■ **Exercise tasks**
1: In the passage on the PRC's "Go Southwest" strategy, when did Kunming's Changshui International Airport open?
2: Carry on the passage about the PRC's "Go Southwest" strategy, picking up after its final sentence.

■ **Selected passage**
Driving out of the Wattay International Airport in Vientiane, Lao People’s Democratic Republic (PDR), one sees a large billboard featuring the overseas campus of Suzhou University in the People’s Republic of China’s (PRC).

In a coffee shop in Vientiane, the first author met two PRC businessmen who talked about the prospect of a new venture to extract copper in northern Lao PDR.

Just across the border from the PRC in Boten, Lao PDR, the second author talked with a local Lao driver in Chinese about the trucks full of fruit from Thailand parked minutes away from the PRC border checkpoint near the PRC-built casino ghost town that once ruled the area.

And on the outskirts of Yunnan’s capital city of Kunming, the PRC’s fourth largest airport behind Beijing, Shanghai, and Guangzhou, Changshui International Airport, was opened in mid-2012.

While seemingly disparate, these anecdotes reveal the ambition of the PRC’s “Go Southwest” strategy to politically and economically connect Southeast Asia to the PRC.

■ **Records provided**

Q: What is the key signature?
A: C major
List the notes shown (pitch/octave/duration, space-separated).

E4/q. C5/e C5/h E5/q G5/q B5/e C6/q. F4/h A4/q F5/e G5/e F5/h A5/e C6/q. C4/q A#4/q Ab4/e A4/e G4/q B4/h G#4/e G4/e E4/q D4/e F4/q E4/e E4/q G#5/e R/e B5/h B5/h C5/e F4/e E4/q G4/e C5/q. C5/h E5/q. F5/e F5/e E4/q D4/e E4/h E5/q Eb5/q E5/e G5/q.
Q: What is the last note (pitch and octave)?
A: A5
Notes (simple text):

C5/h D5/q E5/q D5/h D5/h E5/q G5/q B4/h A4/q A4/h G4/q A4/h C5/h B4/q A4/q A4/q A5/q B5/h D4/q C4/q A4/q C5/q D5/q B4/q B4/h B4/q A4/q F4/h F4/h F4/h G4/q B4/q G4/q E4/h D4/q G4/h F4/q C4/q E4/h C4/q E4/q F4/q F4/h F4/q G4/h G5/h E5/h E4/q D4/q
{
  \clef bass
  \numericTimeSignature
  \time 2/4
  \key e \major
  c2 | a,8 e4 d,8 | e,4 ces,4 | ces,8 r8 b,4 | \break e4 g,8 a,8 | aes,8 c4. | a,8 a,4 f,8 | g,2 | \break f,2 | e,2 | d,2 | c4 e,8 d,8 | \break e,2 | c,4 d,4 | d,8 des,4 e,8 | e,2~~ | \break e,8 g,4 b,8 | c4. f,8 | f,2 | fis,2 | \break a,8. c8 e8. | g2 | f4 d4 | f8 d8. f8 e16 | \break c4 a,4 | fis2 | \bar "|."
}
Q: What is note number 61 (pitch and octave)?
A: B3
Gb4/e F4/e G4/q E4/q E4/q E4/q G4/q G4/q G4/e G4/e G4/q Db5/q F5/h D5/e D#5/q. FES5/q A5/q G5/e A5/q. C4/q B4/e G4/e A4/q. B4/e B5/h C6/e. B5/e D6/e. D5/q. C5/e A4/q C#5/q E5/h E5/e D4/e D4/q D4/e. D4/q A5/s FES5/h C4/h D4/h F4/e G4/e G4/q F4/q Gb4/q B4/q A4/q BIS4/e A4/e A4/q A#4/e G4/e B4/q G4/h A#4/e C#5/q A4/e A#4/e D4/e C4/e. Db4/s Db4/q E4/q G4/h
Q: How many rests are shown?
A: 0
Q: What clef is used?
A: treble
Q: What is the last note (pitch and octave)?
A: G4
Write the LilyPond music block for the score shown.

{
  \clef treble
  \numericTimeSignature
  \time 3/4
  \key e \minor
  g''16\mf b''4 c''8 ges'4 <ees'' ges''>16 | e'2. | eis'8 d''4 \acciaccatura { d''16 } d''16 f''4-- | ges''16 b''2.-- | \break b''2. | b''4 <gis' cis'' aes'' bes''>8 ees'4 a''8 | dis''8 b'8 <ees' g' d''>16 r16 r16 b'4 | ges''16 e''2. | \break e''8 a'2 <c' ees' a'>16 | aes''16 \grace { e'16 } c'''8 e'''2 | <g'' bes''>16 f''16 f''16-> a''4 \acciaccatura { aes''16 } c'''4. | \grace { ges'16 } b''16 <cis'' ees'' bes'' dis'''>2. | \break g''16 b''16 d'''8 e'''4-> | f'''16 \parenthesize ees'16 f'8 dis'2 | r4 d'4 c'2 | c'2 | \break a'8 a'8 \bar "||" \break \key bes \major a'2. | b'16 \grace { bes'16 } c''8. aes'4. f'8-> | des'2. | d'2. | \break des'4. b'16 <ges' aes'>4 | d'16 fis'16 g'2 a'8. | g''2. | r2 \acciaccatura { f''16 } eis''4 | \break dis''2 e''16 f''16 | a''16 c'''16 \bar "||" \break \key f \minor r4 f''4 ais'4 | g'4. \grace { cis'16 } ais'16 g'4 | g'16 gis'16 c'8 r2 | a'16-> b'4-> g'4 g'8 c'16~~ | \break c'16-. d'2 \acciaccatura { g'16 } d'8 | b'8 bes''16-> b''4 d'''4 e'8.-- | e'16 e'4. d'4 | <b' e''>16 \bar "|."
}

■ **Task answers**
1: Mid-2012

2:
Integrating With Southeast Asia

Integrating with Southeast Asia is a key component of the PRC’s approach to multi-pronged regionalization. PRC-instigated globalization and regionalization unleashes a dual process of de-bordering and re-bordering in which the traditional barrier role of borders is yielding more to that of bridges. As a result, once small, marginal, and remote border cities and towns have become larger and lively centers of trade, tourism, and other flows.

The PRC’s effort to engage Southeast Asia leaves many local footprints within and beyond the cities of the Asian Development Bank(ADB)-facilitated Greater Mekong Subregion (GMS), which was launched in 1992 and consists of the PRC’s Yunnan Province (with the later addition of Guangxi Zhuang Autonomous Region), Cambodia, Lao PDR, Myanmar, Thailand, and Vietnam.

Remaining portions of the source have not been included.